◆ **Instructions for the task**
Transcribe the lines of the entries below verbatim, from the line containing "When comparing the" through the line containing "which item is", including both of those lines.

# Start of Data for this task

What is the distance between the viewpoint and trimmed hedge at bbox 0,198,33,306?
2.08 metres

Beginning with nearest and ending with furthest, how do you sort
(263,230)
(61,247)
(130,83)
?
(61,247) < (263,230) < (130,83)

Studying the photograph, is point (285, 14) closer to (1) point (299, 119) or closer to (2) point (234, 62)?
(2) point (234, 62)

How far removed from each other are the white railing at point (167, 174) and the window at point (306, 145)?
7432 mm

# End of Data for this task
# Start of Data for this task

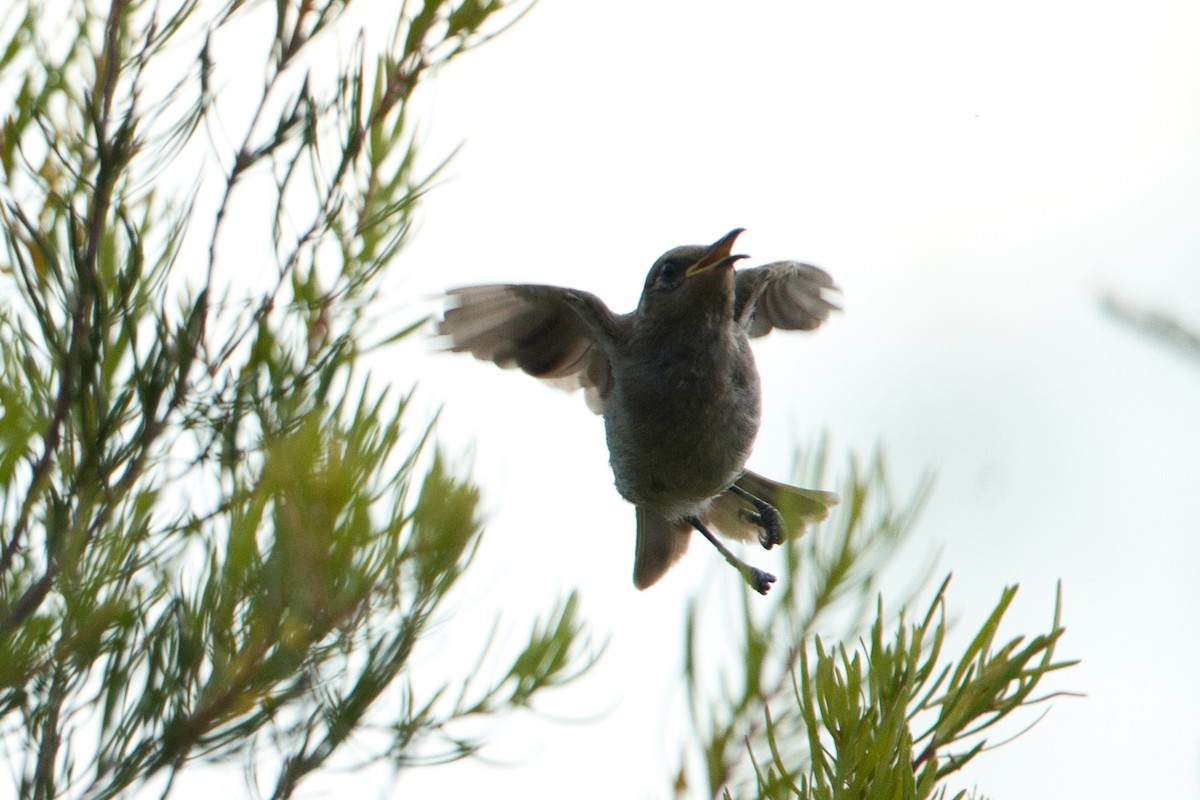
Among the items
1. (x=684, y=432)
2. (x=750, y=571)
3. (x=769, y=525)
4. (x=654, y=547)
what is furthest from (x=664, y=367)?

# End of Data for this task
# Start of Data for this task

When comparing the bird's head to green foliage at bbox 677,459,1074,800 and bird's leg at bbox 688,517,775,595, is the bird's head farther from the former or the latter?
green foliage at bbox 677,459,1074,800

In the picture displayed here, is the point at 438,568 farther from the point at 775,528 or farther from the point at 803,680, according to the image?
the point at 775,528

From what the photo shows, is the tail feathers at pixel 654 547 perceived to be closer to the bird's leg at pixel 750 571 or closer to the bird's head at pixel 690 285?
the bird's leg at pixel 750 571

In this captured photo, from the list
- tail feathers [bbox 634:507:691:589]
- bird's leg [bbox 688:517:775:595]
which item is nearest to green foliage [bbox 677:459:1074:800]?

# End of Data for this task

◆ **Task answer**
When comparing the bird's head to green foliage at bbox 677,459,1074,800 and bird's leg at bbox 688,517,775,595, is the bird's head farther from the former or the latter?
green foliage at bbox 677,459,1074,800

In the picture displayed here, is the point at 438,568 farther from the point at 775,528 or farther from the point at 803,680, according to the image?
the point at 775,528

From what the photo shows, is the tail feathers at pixel 654 547 perceived to be closer to the bird's leg at pixel 750 571 or closer to the bird's head at pixel 690 285?
the bird's leg at pixel 750 571

In this captured photo, from the list
- tail feathers [bbox 634:507:691:589]
- bird's leg [bbox 688:517:775:595]
which item is nearest to green foliage [bbox 677:459:1074:800]?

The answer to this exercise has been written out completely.